The tester must configure the compilation process, conforming to SPEC run rules
; a very complex rules set, as you can see from the link. Fortunately, compiler configuration files already exist that facilitate this process somehow and the tester is left with the task of tweaking these to their needs... following the rules at all times. Here you can find an example of a configuration file
An utility called runspec
, executes the benchmark once all is properly configured. This can take several hours. On a Intel 2600k Rob used, it takes around 13 hours to execute the whole benchmark (3 Runs of Base and Peak, 1 Copy each).
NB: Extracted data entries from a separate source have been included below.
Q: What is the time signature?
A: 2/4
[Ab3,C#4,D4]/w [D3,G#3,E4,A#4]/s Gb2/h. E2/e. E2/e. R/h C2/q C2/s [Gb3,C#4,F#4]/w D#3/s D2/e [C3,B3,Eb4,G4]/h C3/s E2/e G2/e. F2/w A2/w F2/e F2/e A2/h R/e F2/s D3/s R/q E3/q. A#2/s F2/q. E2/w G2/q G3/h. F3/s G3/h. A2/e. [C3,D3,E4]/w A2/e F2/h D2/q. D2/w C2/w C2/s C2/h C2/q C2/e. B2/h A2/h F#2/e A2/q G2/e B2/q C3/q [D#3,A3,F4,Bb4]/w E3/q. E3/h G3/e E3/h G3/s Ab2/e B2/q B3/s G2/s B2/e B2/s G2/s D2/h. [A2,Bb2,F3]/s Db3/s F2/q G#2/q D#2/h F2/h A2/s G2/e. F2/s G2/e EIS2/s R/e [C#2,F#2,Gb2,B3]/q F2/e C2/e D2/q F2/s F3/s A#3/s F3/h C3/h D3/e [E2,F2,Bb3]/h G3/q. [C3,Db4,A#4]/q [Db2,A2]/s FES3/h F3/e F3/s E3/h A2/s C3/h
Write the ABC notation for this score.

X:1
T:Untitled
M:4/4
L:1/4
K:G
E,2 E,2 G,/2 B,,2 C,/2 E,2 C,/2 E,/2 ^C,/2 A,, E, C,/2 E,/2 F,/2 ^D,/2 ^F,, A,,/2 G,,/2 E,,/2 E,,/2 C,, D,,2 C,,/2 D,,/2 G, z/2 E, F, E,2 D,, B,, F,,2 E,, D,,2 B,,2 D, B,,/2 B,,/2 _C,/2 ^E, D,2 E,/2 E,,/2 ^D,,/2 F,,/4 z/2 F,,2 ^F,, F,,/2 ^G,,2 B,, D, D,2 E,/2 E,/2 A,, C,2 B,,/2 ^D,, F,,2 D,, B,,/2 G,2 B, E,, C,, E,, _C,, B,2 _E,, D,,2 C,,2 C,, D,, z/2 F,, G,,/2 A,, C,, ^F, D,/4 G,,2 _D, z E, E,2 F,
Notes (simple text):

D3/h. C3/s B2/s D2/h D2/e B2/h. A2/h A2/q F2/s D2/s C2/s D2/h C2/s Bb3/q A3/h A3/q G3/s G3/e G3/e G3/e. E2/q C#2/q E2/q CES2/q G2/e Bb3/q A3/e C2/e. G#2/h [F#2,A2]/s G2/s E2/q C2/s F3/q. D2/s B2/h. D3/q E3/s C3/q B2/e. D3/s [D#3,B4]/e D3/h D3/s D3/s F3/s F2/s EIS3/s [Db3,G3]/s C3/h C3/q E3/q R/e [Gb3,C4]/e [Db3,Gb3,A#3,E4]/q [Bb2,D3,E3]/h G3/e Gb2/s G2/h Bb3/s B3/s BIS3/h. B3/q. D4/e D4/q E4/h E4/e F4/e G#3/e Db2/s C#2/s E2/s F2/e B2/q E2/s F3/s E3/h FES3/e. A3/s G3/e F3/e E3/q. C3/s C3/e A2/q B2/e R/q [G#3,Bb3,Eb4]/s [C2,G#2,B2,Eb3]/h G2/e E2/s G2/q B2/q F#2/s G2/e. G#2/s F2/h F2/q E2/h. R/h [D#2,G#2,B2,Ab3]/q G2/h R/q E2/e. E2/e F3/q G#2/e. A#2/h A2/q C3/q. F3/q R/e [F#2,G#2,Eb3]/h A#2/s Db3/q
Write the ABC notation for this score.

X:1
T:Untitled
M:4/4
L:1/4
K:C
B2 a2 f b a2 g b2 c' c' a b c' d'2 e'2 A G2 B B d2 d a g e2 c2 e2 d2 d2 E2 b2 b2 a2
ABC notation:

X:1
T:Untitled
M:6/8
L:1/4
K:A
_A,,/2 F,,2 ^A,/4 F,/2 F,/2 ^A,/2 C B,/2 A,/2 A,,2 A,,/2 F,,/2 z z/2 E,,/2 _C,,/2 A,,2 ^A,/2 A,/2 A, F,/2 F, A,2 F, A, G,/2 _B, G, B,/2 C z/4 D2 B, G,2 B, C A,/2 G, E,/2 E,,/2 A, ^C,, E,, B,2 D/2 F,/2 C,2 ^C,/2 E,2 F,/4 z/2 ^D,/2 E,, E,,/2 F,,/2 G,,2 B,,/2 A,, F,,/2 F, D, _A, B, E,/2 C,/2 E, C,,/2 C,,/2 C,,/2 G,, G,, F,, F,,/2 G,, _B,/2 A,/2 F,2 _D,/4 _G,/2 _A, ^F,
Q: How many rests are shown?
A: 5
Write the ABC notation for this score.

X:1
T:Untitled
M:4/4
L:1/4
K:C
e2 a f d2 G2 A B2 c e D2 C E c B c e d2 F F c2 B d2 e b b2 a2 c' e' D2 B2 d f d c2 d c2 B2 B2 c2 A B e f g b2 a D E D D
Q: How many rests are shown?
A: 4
Once the benchmark is executed, result files are automatically generated and everything is checked against SPEC rules. If the benchmark conforms to these rules, the results files are flagged as valid and can be submitted to SPEC for inclusion on their results page
. Otherwise they are flagged as Invalid.
Invalid results aren't bad results (all results are good since they are always accurate). These are however results that don't conform to SPEC rules. But that may have been intentional, depending on the needs and requirements of the tester. The results just simply cannot be submitted to SPEC, since their specificity isn't in agreement with SPEC requirements for a standard benchmark procedure.
Does Techgage follow SPEC rules?
To the letter! All benchmarks done by Techgage in the context of its CPU or computer review articles, will be submitted to SPEC. Any exceptions will be clearly mentioned on the article and the reasons for that explained.
Techgage will use Windows for CPU2006 benchmarking. The source code build tools will be the Intel Compiler v12 and Visual Studio 2008. The configuration files have all been already tested and fully conform to SPEC rules.
Visual Studio is required because the Intel Compiler uses Microsoft C and C++ standard libraries. The reason 2008 is being used and not 2010 is because there's currently a bug in the Intel Compiler that generates an header conflict between math.h and Intel's specific mathinf.h (source
). Because SPEC does not allow changes in the source code of the individual benchmarks, we adopt VS 2008.